The good news is I received word recently that a Swiss team will soon commence restoration work on the temple. However, this does not allow us to assume that tourists will ever again be able to walk on the platform, but this should at least make it possible to get close enough to see the images and walk away with some degree of appreciation for the beauty they possess.
But here's an idea...
When the restoration work is complete, why not make Banteay Srei temple a visit by appointment only site? It's worked at other major archaeological attractions and museum exhibitions where crowd control is of utmost concern. Banteay Srei has rightly become one of the most popular temples in the Angkor Park, but given its small size and fragile nature I don't see how it can accommodate the ever increasing crowds and at the same time allow the visitor to truly appreciate that which the temple offers - subtle beauty.

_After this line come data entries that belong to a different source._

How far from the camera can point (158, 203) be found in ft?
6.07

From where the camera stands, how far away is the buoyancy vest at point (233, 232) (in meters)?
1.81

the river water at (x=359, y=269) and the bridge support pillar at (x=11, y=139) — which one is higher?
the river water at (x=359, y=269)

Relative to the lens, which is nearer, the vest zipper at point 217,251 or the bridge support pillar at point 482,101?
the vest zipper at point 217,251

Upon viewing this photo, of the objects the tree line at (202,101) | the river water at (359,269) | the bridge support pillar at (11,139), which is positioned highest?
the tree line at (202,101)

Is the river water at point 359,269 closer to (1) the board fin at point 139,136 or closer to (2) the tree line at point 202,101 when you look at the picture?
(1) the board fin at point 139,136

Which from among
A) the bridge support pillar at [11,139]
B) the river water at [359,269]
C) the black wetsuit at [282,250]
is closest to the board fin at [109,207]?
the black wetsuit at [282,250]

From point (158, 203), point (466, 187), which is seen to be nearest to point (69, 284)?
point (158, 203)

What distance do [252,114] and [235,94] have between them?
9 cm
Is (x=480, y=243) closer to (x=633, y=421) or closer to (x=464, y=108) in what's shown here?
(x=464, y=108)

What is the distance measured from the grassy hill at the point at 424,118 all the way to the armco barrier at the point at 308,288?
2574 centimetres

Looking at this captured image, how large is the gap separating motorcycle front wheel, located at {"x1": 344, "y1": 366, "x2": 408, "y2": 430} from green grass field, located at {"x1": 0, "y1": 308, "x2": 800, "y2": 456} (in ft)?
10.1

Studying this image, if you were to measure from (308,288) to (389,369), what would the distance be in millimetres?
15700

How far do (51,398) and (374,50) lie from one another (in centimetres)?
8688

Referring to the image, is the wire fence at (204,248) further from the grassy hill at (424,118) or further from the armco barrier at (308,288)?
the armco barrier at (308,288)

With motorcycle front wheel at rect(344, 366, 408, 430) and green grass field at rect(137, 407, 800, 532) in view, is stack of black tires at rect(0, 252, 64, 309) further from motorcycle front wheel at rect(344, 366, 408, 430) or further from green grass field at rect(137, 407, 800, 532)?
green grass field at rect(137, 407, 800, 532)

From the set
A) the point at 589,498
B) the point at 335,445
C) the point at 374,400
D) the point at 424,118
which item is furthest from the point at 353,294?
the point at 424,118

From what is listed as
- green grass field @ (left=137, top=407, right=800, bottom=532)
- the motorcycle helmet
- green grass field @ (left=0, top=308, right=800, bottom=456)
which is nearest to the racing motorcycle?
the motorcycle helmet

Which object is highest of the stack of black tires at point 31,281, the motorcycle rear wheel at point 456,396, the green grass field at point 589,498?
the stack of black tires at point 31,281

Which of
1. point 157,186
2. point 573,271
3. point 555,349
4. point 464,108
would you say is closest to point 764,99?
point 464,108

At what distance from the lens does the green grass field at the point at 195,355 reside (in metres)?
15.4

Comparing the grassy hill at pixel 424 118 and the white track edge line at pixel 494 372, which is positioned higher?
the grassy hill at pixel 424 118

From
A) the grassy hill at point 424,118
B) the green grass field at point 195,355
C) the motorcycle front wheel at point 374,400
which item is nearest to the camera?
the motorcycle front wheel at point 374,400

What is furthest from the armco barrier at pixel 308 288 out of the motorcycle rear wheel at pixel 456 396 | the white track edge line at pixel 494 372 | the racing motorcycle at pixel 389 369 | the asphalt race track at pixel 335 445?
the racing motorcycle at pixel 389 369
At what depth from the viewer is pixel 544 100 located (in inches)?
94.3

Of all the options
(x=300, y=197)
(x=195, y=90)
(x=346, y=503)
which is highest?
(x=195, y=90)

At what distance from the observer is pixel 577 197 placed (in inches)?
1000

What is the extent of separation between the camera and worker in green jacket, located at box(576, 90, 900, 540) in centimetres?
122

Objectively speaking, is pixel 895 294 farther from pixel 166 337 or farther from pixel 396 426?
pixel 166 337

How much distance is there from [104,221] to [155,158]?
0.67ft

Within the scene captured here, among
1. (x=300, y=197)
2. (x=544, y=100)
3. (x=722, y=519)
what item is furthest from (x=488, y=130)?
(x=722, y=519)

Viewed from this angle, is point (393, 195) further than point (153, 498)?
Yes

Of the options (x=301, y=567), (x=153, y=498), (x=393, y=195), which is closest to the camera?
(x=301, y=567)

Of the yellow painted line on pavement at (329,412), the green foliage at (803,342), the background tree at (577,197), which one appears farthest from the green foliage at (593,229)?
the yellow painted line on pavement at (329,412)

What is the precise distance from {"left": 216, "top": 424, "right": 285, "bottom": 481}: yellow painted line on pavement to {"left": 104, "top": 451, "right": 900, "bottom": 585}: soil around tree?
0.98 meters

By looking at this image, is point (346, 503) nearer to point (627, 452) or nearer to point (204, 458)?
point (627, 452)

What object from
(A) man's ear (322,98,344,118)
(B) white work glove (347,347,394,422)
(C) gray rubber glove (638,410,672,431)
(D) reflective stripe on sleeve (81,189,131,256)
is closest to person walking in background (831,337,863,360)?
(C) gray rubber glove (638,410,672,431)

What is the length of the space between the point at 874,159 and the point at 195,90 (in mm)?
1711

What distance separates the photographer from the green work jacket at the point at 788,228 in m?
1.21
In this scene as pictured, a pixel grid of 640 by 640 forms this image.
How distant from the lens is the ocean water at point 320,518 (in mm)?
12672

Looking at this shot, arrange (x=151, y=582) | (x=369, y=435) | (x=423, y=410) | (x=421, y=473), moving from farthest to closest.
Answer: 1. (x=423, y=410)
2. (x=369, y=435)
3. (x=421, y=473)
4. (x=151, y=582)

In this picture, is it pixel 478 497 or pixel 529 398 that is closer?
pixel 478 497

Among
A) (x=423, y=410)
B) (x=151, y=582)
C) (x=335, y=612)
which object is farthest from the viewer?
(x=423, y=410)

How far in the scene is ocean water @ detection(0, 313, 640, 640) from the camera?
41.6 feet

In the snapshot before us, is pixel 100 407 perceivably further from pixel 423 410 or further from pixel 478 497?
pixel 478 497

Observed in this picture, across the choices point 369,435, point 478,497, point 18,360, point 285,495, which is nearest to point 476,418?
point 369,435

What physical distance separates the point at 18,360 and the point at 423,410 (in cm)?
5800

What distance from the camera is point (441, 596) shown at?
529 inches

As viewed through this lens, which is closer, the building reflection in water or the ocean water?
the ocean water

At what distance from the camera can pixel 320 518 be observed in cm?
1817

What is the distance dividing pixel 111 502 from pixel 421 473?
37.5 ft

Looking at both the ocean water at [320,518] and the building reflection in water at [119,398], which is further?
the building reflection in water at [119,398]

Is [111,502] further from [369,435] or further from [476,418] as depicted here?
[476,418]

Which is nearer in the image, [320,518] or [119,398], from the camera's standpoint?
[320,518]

Banteay Srei is not Angkor Wat - with its mammoth proportions and an impact one feels hundreds of meters away, but is a small temple that needs to be seen up close and personal to truly appreciate. While an appointment only system would make it impossible for all tourists to see the temple, at least those who are willing to schedule a time will be duly rewarded for having made the effort. And as snobbish as it may sound, I do believe that a lot of tourists visiting Banteay Srei are only visiting it because someone told them they should.

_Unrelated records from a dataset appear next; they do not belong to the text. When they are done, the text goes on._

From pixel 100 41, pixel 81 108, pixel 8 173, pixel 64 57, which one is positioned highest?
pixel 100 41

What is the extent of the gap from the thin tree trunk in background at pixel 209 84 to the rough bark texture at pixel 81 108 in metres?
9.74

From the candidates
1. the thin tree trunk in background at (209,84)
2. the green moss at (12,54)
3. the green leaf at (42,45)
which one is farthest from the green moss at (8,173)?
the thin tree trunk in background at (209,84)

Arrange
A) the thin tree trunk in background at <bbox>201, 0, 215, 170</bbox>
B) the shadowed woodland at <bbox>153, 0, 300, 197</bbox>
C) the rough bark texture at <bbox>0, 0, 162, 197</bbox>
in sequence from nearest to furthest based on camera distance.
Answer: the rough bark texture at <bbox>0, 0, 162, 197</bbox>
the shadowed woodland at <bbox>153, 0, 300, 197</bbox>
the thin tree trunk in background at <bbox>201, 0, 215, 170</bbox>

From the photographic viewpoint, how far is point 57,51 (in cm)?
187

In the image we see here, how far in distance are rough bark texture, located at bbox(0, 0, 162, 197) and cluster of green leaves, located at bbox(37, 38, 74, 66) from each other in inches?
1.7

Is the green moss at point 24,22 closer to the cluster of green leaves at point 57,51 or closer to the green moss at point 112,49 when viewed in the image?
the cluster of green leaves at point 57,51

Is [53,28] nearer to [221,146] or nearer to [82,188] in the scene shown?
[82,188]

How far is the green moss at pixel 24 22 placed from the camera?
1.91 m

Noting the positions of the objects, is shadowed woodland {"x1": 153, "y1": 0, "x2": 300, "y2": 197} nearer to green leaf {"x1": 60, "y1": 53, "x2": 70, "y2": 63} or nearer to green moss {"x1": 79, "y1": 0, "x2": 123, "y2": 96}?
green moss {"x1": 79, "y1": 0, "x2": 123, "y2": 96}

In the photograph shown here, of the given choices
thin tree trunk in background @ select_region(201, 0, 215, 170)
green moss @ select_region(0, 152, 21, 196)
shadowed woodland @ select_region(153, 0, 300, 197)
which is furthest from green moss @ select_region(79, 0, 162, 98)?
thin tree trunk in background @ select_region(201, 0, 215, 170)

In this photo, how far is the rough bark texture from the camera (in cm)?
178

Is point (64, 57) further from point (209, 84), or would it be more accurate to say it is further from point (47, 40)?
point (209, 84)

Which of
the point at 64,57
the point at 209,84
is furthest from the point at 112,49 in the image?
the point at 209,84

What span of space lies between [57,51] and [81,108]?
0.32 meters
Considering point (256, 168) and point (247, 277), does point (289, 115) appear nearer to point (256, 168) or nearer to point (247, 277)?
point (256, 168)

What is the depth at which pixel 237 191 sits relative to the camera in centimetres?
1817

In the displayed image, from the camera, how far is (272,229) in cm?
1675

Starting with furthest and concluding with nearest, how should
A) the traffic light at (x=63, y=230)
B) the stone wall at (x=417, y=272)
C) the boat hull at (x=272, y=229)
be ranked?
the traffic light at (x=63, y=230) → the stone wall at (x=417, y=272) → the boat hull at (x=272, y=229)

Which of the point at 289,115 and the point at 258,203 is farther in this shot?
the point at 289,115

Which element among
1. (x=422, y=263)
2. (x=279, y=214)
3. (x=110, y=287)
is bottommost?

Protecting copyrights part 2
You may recall back in my January column I wrote about how I successfully staved off an attempt to copy my postcards. Well, a second incident occurred in early March that is a fine example as to what lengths Khmers will go to make a buck.
My postcards are printed in sets of eight - eight images on a single sheet, printed, laminated, and then machine-cut. In any print run there is going to be waste - colors that run, are incorrect, etc. As my printer, 3D Graphics Publishing, is a fairly large company in Phnom Penh, they generate a lot of paper waste which is sold to a recycler.
Someone, apparently an employee of the recycling company, removed the discarded sheets of postcards from the garbage, cut them up by hand, and sold them to a retailer in Phnom Penh's Central Market. No lamination, incorrect colors, improperly cut, these postcards were pure and simple crap. And they bore both my name and the 3D Graphics name.
It didn't take much to get the cards off the racks. The cards were spotted by my spies within hours of their appearing in the market. One of my Khmer assistants told the retailer that police action would be forthcoming. The retailer pulled the cards asking, almost begging, not to involve the police. Of course, no sooner did my assistant walk away that the retailer put the bogus cards back on the rack.
A police report was filed, a $30 fee was paid, and the police removed the offending cards warning the retailer that any future incidents would involve further and more serious legal action.
This is proof again, that contrary to conventional wisdom, there *IS* copyright protection in Cambodia and this protection is available for those who make the effort to avail themselves of this protection. Availing themselves meaning pay the police.
That said, while there's probably nobody reading this column that would likely infringe on my copyrights, I will remind just the same that I take my copyrights very seriously and will use whatever means necessary to protect these rights, both in Cambodia and around the world. My spies are everywhere.
Fun with dodgy banks
In an effort to improve Cambodia's banking system, in 1999, the National Bank of Cambodia (NBC) raised the minimum capital requirement that banks must have on deposit with the NBC. The new figure was set at $13 million US. Many banks were unable to comply and within a year they pulled out of the country. Unfortunately, in these forced closures, some depositors lost money.
Now in 2002, we (expat residents and locals alike) have been under the assumption that the banks still doing business in Cambodia have all been operating in compliance with NBC regulations. Wrong. Early in March, without warning, the First Overseas Bank (FOB), a Malaysian-owned bank, was ordered by the NBC to refund all deposits and cease operations.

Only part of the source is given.